**Document source**
##############################

Après deux années bien remplies de cours et d’évaluations, la rédaction de mon mémoire de Master n’a pas été une tâche facile. Dans le souci de produire un travail de qualité, j’ai dû m’y engager avec rigueur et sincérité. La lecture et la réflexion ont été mes plus fidèles durant cette période d’études intensives. Il m’a donc fallu me dépasser, me priver de sommeil et de repos.
Comment s’est passée la collaboration avec vos encadreurs, Dr Sidi Chabi Moussa et Dr Armand Kintossou Adjagbo ?
Ah oui, mes encadreurs, le Dr Sidi Chabi Moussa et le Dr Armand Kintossou Adjagbo, ont été pour moi une précieuse source d’orientation grâce à leurs conseils et, surtout, à leur patience tout au long de ce travail. Leur expertise et leur disponibilité ont grandement contribué à la réussite de la rédaction de mon mémoire.
Vous avez bénéficié d’un accompagnement rigoureux mais bienveillant. Qu’avez-vous appris, au-delà du contenu, dans ce processus de recherche ?
Au-delà du contenu proprement dit, ce processus de recherche m’a permis d’acquérir des compétences humaines, méthodologiques et intellectuelles essentielles. J’ai appris la rigueur dans le travail académique, la persévérance face aux difficultés, et l’importance de l’organisation dans la gestion du temps et des priorités. L’accompagnement bienveillant de mes encadreurs m’a également enseigné l’humilité intellectuelle : savoir écouter, accepter les critiques constructives et retravailler mes idées sans me décourager. Ce processus m’a aussi aidé à mieux me connaître. J’ai découvert mes limites. En somme, j’ai grandi, en tant qu’étudiant, mais aussi en tant que personne.
La mention Très bien avec félicitations du jury est une reconnaissance importante. Qu’est-ce que cela signifie pour votre avenir académique ou professionnel ?

##############################

**Lignes fournies**
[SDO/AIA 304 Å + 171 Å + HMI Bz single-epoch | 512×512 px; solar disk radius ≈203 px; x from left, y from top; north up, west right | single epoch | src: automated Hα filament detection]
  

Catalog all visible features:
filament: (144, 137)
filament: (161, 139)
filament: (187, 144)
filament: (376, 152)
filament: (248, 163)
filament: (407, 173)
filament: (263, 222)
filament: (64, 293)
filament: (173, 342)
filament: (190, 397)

##############################

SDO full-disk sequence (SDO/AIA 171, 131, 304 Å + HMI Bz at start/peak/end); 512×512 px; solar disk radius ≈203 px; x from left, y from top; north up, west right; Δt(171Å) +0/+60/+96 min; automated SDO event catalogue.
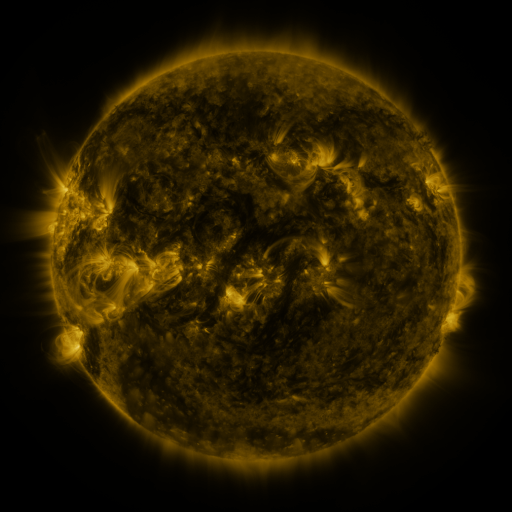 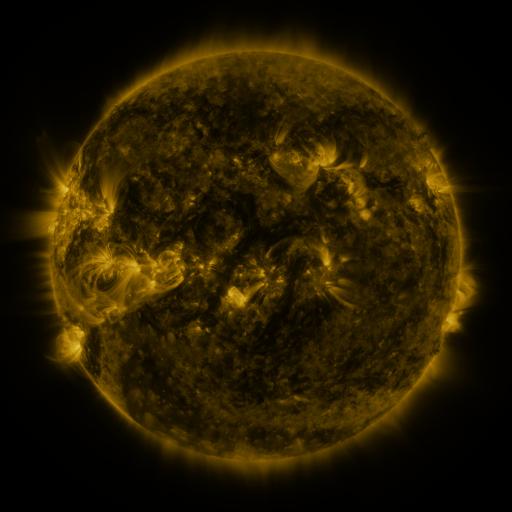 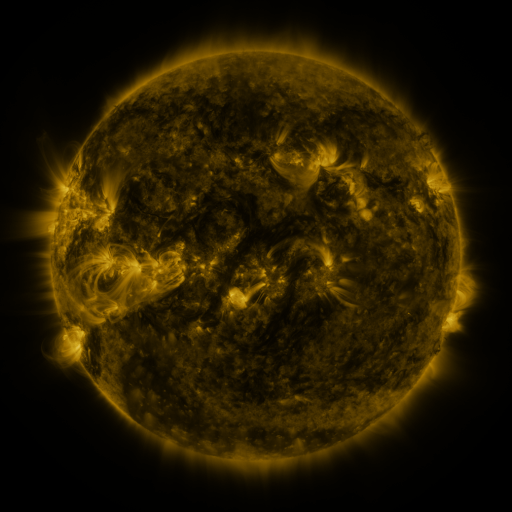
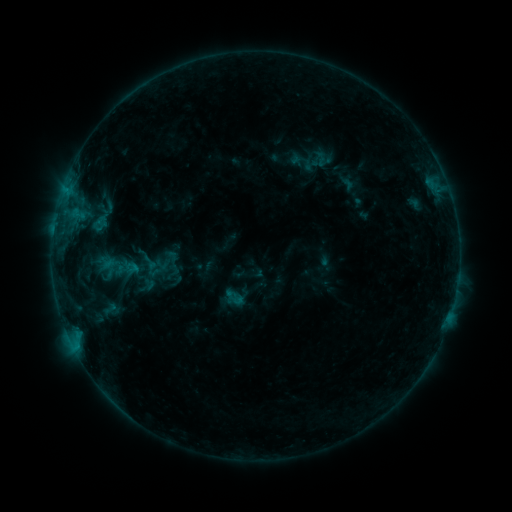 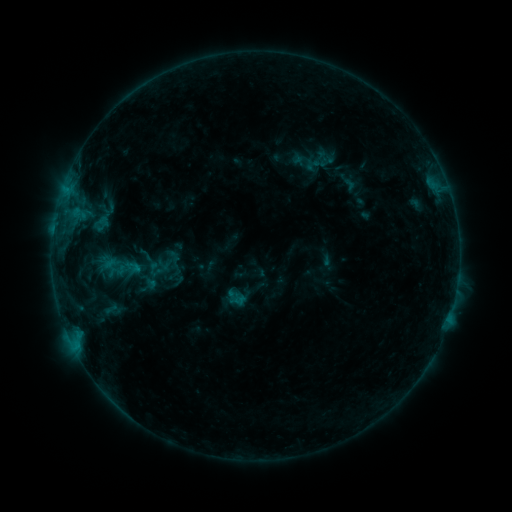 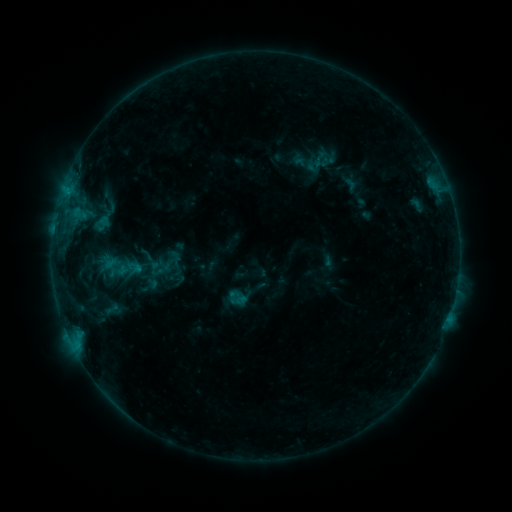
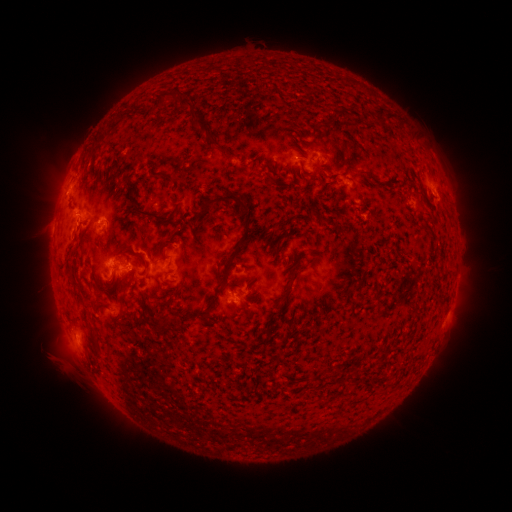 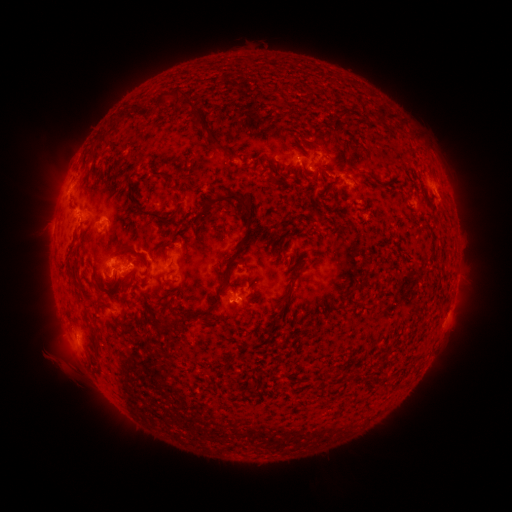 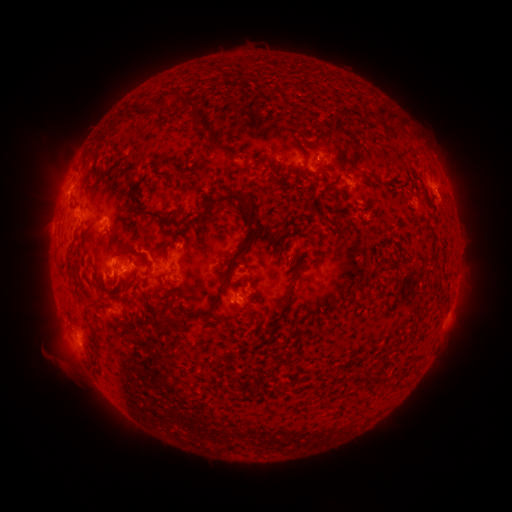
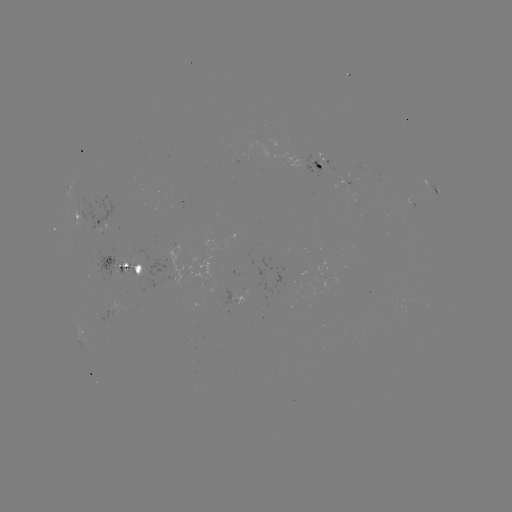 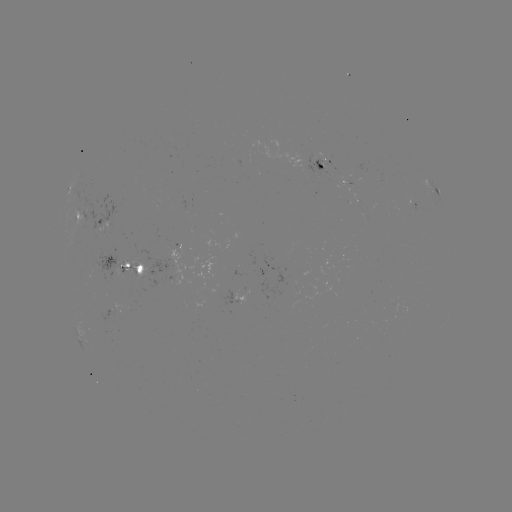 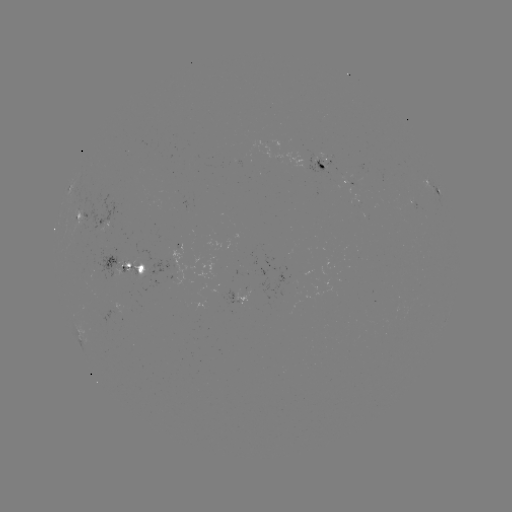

##############################

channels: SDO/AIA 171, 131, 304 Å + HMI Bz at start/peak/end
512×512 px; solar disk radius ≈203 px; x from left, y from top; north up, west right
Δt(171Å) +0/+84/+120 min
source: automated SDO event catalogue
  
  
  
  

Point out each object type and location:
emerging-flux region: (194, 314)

##############################

**Vos tâches**
1. Reproduisez le passage de l'entretien sur le mémoire de Master, depuis « Après deux années » jusqu'à « Kintossou Adjagbo ? » inclus.
2. Quelle mention est citée dans la dernière question de l'entretien sur le mémoire de Master ?
3. Veuillez poursuivre l'entretien sur le mémoire de Master à partir de l'endroit où il s'arrête.
Les lignes proviennent d'une autre source que l'entretien.

**Réponses par tâche**
1.
Après deux années bien remplies de cours et d’évaluations, la rédaction de mon mémoire de Master n’a pas été une tâche facile. Dans le souci de produire un travail de qualité, j’ai dû m’y engager avec rigueur et sincérité. La lecture et la réflexion ont été mes plus fidèles durant cette période d’études intensives. Il m’a donc fallu me dépasser, me priver de sommeil et de repos.
Comment s’est passée la collaboration avec vos encadreurs, Dr Sidi Chabi Moussa et Dr Armand Kintossou Adjagbo ?

2. La mention Très bien avec félicitations du jury.

3.
Obtenir la mention Très bien avec félicitations du jury représente pour moi bien plus qu’une distinction honorifique. C’est une validation de mes efforts, de ma rigueur et de la pertinence de mon travail. Sur le plan académique, cette reconnaissance renforce ma motivation à poursuivre mes recherches, notamment dans le cadre d’un doctorat. Elle m’encourage à creuser davantage les thématiques qui me passionnent et à contribuer, à mon tour, à la production de savoir dans le domaine des lettres modernes et de la poésie africaine. Sur le plan professionnel, elle constitue un atout considérable : elle atteste de ma capacité à mener un projet intellectuel de bout en bout, à travailler de façon autonome et disciplinée, et à produire des résultats de qualité. C’est un gage de crédibilité et de sérieux que je pourrai valoriser dans tout environnement professionnel lié à l’enseignement, à la recherche ou à l’édition.
En tant qu’écrivain vous-même, cette recherche a-t-elle influencé votre propre écriture ? Si oui, de quelle manière ?
Oui, cette recherche va incontestablement influencer mon écriture. En étudiant les œuvres de poètes béninois comme Armand K. Adjagbo et Louis-Mesmin Glèlè, j’ai affiné ma sensibilité littéraire et approfondi ma compréhension des enjeux identitaires, culturels et esthétiques de la poésie contemporaine. Elle m’a permis de prendre conscience de la force du langage poétique lorsqu’il est écrit dans une réalité socio-culturelle. C’est sûr, ma plume sera ainsi plus engagée, et en même temps plus souple, plus attentive au rythme, à la musicalité des mots.
Quel regard portez-vous aujourd’hui sur la place de la littérature béninoise dans le monde francophone ?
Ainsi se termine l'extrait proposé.